News

Clinton Hails Adoption Home That No Longer Exists

Christianity Today February 11, 2010

In her keynote address at the National Prayer Breakfast last week, Secretary of State Hillary Clinton spoke openly about Mother Theresa’s 1994 prayer breakfast speech when she condemned abortion. After the address, Mother Theresa told Clinton she should start a home for babies, which Clinton said she accomplished after cutting through some red tape. Here’s how Clinton told the story:

We began to talk, and she told me that she knew that we had a shared conviction about adoption being vastly better as a choice for unplanned or unwanted babies. And she asked me – or more properly, she directed me – to work with her to create a home for such babies here in Washington. I know that we often picture, as we’re growing up, God as a man with a white beard. But that day, I felt like I had been ordered, and that the message was coming not just through this diminutive woman but from someplace far beyond.

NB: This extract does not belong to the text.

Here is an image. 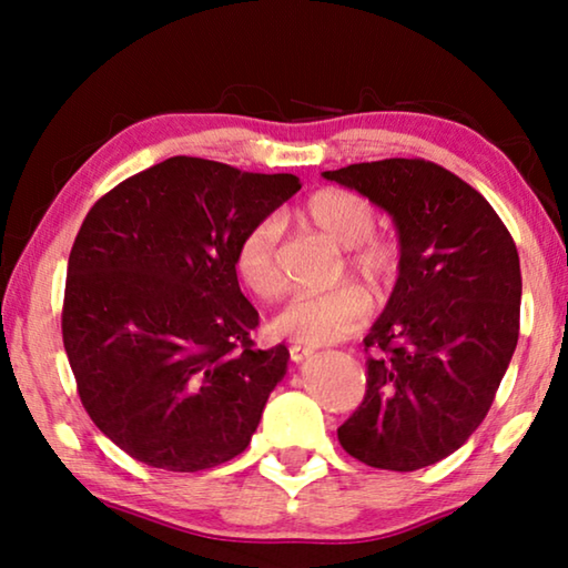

…Finally, the moment came: June, 1995, and the Mother Teresa Home for Infant Children opened. She flew in from Kolkata to attend the opening, and like a happy child, she gripped my arm and led me around, looking at the bassinets and the pretty painted colors on the wall, and just beaming about what this meant for children and their futures.

World magazine reporter Emily Belz tried to track down the Mother Teresa Home for Infant Children and found that it no longer exists.

According to a pastor at the church next door to the home’s former location, the adoption ministry failed to take off because the Roman Catholic nuns who ran it weren’t allowed to care for babies without medical personnel on site. “I’m not sure the legal thing that came down upon them, but they realized they needed to expend their energies in another way,” said Maureen Freshour, who along with her husband, David, pastors Chevy Chase Baptist Church and lives nearby. Freshour has stayed in touch with the nuns from the Missionaries of Charity order who ran the home and said that the remaining three or four sisters have moved to another house in Washington, where they are ministering to the homeless.